Chapter 4: Macro Nutrients & Vitamins – Carbohydrates

Chapter 4: Macro Nutrients & Vitamins – Carbohydrates


At its simplest form, a carbohydrate is a biological molecule that contains a carbon, a hydrogen and an oxygen atom. However, in biochemistry we use carbohydrate to represent saccharides – a group that includes sugars, starches, and cellulose. Saccharides can be classified in three different ways:

  • Monosaccharides – “mono” represents one, leaving us with “one sugar”
  • Oligosaccharides contain a small number (usually 2-10) simple sugars linked together. (glucose + glucose = Maltose)
  • Polysaccharides – “poly” represents many, leaving us with “many sugars.” These long chains of monosaccharide units can come straight or highly branched.

It is important to remember that while carbohydrates, at 4kcal/g, are a significant source of energy in most diets, they are NOT an essential nutrient. This is to say that we do not need them to survive. However, it is important to note that in relation to fiber, inadequate intake has been linked to increased mortality.

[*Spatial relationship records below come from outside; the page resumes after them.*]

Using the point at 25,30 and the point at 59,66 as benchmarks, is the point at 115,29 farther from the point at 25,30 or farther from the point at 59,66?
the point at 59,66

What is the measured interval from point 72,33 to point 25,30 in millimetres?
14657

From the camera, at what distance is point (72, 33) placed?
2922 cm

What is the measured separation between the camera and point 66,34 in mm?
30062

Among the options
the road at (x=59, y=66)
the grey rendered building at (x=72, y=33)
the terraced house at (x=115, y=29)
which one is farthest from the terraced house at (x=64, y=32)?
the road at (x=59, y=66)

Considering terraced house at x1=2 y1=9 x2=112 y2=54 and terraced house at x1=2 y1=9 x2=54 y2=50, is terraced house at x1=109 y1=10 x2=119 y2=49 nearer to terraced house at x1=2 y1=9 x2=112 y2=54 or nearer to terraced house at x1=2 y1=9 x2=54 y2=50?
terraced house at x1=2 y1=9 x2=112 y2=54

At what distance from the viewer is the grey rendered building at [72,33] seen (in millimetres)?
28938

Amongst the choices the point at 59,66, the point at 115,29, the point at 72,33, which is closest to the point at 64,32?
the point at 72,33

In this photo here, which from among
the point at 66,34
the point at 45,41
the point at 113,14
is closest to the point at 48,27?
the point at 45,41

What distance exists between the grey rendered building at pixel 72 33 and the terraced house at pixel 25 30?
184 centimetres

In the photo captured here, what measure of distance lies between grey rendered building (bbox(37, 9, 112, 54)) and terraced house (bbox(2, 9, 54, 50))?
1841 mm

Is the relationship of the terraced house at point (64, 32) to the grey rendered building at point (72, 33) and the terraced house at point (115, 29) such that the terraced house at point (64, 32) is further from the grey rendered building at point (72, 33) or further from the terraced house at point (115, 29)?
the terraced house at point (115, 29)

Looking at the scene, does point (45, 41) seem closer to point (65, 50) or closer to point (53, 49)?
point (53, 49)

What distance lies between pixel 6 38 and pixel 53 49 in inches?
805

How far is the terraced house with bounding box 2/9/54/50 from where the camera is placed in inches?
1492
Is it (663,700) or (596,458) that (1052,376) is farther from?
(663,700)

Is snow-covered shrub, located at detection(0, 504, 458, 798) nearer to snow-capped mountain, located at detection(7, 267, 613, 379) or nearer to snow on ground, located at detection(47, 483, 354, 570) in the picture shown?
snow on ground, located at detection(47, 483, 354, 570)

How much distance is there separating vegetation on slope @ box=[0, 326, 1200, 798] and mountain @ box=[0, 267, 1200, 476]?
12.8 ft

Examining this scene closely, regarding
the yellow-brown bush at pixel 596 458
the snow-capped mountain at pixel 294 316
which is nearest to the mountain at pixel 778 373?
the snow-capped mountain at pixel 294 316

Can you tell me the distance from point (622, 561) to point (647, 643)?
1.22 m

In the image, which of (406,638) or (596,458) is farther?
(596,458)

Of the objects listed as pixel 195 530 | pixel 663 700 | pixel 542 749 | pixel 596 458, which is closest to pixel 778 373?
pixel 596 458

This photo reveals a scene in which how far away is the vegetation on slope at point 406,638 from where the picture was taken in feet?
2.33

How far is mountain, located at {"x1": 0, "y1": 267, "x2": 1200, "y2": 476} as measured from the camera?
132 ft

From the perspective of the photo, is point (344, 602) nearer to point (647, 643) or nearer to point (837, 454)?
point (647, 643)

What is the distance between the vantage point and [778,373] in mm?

Over the years, carbohydrates have been classified as “simple” or “complex.” While this is meant to distinguish sugars (monosaccharides) from polysaccharides, it has only created even more confusion in the nutrition space. The truth is that neither term serves justice to the nutritional quality of any food. These terms do not address micronutrient content, or even blood sugar effect of the given food.

The glycemic index was also developed to help classify carbohydrates. This is a measure of how quickly a food can raise our blood sugar. The higher the glycemic index of a food, the faster the increase we see in blood sugar. Obviously foods like sugar, candy, and cereals will have a higher glycemic index whereas higher-fiber foods like vegetables and whole grains will have a lower glycemic index.

The reason this matters is in relation to insulin – our storage hormone. When blood glucose quickly shoots up, it usually triggers a release in insulin (usually equal to the amount of glucose present.) High levels of insulin can lead to high levels of fat storage.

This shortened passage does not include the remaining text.